Daily operations at a Mater's Pizza Pasta Emporium franchise center on a full-service, dine-in restaurant model that requires active floor management, kitchen staffing, and customer-facing service across multiple dayparts. The menu scope is substantial: pizzas — including the signature 16-inch "Better Boy" that reportedly weighs approximately seven pounds — are complemented by appetizers, sandwiches, salads, pasta dishes, and an expanded steamed and raw oyster and shrimp menu that differentiates Mater's from single-category pizza operators. This menu complexity implies a staffing model that includes both front-of-house and skilled kitchen personnel, making owner-operator involvement particularly important in the brand's early operational stages. The Fort Payne location features two stages for live music performances, adding an entertainment programming dimension that requires scheduling, coordination, and potentially additional staffing beyond standard restaurant operations. The Albertville franchise was established by a former employee of the Gadsden flagship, which reveals the brand's preference for franchisees with direct familiarity with Mater's operational culture — a model that reduces training ramp-up time and improves cultural alignment between the corporate and franchise units. The Gadsden headquarters has operated continuously since 1978 and serves as both the concept's proving ground and the logical training environment for new franchisees learning the system, menu execution standards, and the brand's service philosophy. Territory structure details, protected geography provisions, and multi-unit developer agreements have not been publicly disclosed, meaning prospective franchisees will need to negotiate and clarify these structural elements directly during the franchise development conversation. Mater's Pizza Pasta Emporium currently operates exclusively within Alabama, and its deliberate, relationship-driven expansion approach suggests the brand favors franchisees who are embedded in their local communities and bring existing customer relationships to the table rather than institutional investors seeking multi-unit portfolio expansion.

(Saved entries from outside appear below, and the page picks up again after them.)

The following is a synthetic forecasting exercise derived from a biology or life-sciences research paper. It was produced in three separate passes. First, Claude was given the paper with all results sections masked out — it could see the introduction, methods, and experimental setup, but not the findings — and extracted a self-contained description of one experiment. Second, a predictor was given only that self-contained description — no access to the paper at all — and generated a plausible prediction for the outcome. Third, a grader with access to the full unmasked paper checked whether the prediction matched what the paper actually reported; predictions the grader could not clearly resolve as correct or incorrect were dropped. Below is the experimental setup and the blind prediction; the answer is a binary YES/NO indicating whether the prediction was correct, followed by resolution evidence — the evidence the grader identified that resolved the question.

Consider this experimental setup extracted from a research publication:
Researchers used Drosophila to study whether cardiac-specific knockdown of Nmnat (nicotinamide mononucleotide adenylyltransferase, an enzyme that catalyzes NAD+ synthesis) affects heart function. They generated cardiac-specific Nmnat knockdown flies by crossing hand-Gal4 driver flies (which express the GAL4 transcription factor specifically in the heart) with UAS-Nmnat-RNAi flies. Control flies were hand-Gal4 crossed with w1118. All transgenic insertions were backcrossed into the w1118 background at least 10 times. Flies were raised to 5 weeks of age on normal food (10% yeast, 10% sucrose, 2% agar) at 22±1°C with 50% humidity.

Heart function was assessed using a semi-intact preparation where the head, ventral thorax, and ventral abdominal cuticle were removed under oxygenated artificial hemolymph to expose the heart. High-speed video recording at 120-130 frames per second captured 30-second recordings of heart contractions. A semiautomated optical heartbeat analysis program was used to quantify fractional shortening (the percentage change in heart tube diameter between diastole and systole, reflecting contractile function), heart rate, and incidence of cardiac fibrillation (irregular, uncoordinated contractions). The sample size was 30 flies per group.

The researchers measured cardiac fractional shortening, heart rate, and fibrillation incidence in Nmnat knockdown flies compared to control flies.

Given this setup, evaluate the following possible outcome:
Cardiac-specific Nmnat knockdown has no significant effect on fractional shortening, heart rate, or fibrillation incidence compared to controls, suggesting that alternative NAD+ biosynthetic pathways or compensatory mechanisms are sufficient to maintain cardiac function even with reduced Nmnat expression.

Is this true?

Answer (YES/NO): NO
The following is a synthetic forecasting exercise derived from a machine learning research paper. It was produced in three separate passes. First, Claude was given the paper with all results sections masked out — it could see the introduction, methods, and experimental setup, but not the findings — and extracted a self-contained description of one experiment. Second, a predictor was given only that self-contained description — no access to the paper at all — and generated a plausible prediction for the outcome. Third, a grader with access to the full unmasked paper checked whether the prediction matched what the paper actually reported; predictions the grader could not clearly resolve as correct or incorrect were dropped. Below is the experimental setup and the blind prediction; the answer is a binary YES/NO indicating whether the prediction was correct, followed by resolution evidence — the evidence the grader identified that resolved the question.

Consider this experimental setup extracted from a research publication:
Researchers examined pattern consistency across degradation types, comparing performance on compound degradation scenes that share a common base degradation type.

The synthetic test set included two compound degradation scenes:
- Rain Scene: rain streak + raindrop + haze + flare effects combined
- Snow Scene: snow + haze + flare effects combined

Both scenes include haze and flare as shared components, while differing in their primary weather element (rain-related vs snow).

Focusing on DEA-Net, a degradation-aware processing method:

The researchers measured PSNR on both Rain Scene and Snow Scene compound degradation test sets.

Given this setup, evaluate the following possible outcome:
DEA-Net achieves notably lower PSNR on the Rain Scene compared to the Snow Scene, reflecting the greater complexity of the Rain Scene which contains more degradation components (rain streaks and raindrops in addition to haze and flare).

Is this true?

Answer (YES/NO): NO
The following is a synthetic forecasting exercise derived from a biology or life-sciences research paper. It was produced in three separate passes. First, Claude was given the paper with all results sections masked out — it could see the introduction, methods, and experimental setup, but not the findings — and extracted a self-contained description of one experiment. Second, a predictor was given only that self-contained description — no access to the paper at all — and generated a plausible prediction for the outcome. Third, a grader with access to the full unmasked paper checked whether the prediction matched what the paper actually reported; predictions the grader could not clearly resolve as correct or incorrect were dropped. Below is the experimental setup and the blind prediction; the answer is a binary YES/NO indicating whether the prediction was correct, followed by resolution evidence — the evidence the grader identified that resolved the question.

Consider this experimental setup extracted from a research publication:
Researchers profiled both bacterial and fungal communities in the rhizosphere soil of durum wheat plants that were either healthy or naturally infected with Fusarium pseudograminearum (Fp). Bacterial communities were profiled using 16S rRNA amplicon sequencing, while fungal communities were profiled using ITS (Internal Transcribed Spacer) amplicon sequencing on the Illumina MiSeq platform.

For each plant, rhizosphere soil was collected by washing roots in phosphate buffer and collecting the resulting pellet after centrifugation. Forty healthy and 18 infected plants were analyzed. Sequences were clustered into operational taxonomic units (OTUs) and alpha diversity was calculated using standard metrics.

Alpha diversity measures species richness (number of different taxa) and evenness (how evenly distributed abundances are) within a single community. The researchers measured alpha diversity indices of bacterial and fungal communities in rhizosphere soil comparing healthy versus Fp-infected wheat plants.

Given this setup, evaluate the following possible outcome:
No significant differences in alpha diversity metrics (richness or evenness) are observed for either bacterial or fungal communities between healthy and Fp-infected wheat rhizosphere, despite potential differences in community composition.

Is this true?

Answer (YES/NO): YES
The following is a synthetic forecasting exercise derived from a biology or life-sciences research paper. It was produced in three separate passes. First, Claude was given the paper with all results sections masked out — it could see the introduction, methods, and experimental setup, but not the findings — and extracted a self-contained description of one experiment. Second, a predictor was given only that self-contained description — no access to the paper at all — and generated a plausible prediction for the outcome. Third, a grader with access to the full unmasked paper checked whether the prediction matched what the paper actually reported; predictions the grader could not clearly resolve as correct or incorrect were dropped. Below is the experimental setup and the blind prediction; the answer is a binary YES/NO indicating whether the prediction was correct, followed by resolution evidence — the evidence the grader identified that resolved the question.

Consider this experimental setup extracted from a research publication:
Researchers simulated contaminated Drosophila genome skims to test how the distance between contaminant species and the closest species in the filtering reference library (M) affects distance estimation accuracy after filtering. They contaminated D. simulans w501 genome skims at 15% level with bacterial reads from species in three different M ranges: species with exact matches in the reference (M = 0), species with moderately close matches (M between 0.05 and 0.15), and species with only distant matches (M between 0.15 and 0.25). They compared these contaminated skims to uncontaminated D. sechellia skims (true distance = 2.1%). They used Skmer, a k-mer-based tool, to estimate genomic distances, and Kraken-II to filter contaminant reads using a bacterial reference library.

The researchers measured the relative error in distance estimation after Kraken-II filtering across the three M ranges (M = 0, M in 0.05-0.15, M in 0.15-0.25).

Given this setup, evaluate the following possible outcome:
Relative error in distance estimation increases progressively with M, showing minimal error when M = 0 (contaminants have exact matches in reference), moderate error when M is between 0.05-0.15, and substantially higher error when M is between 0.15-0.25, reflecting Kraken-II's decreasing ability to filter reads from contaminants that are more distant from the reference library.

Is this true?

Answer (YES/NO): YES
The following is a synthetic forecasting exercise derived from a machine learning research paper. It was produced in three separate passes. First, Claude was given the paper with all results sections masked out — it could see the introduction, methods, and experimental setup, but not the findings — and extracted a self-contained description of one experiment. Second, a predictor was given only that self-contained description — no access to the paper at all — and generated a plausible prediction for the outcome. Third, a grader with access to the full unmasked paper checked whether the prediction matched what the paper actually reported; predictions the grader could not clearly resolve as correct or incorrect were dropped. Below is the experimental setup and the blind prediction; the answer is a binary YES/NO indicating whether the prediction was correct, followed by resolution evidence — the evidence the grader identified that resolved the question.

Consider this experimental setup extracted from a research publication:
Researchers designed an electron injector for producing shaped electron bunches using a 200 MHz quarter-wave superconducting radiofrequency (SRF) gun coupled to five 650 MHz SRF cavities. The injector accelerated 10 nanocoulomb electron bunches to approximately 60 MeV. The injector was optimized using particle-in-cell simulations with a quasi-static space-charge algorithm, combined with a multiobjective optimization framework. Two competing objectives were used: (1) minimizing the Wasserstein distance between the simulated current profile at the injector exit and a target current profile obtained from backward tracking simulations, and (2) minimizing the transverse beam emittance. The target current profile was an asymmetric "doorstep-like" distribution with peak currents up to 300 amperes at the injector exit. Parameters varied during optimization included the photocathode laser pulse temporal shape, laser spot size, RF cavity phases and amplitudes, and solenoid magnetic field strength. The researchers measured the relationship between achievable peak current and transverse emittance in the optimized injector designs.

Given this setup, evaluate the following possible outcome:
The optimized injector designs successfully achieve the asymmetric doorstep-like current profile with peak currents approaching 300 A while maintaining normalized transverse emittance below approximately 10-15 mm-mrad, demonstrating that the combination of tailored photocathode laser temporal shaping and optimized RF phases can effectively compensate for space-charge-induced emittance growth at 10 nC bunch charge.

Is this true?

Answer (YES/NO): NO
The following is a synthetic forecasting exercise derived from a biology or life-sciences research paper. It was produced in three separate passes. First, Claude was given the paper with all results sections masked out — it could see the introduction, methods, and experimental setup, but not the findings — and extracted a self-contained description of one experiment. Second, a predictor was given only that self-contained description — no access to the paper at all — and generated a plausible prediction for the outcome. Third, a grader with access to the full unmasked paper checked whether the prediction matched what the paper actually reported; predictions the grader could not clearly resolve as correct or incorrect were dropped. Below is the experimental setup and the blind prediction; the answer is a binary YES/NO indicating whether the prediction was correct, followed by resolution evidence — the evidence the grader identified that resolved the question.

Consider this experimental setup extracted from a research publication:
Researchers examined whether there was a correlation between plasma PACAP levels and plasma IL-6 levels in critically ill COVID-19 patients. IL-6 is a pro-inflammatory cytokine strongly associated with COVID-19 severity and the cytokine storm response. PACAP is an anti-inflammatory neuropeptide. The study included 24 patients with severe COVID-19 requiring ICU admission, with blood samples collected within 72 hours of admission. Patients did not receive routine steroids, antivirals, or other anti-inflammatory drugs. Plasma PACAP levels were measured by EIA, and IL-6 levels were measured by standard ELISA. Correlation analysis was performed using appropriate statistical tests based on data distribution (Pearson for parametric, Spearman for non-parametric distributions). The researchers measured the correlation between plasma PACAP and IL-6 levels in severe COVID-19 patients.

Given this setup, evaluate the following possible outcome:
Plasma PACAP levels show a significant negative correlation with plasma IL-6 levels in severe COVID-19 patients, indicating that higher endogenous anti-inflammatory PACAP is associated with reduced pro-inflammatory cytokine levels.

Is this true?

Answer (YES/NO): NO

Item 19 financial performance data is not disclosed in the current Franchise Disclosure Document for Mater's Pizza Pasta Emporium, which means average unit revenue, median revenue, top-quartile performance figures, and system-wide EBITDA margin data are not available through public FDD research. This absence of Item 19 disclosure is common among emerging and micro-system franchise brands with fewer than ten total units, where sample sizes are statistically insufficient to produce meaningful averages and where franchisors often prefer to share performance context directly during the validation process. However, one publicly available data point provides meaningful directional intelligence: the Albertville franchise opened in 2013 to what has been described as a "booming business with no advertising dollars being spent because of the established name," which quantifies brand equity in operational terms — zero paid customer acquisition cost at launch is a significant unit economics advantage that larger, less regionally concentrated brands cannot replicate. The Fort Payne location has achieved an average Google rating of 4.1 stars, with customer feedback highlighting attentive staff, fast service, and attractive pricing, though some reviews noted inconsistencies in food quality that represent an operational risk factor worth monitoring. For industry context, casual dining pizza restaurants in the United States operate with food costs typically in the range of 28% to 35% of revenue, labor costs between 30% and 38%, and occupancy costs averaging 8% to 12%, leaving pre-tax operating margins in the 5% to 15% range for well-managed independent and franchise units. Full-service restaurant franchises of comparable scale and regional recognition can generate annual unit revenues ranging from $600,000 to over $1.5 million depending on market size, hours of operation, and ancillary revenue streams like the entertainment programming and seafood menu that Mater's has developed at its newer locations. A serious prospective franchisee should request Item 19 data directly during the FDD review process and should conduct thorough franchisee validation calls with both the Albertville and Fort Payne owners to build a grounded revenue and cost model before making any investment commitment.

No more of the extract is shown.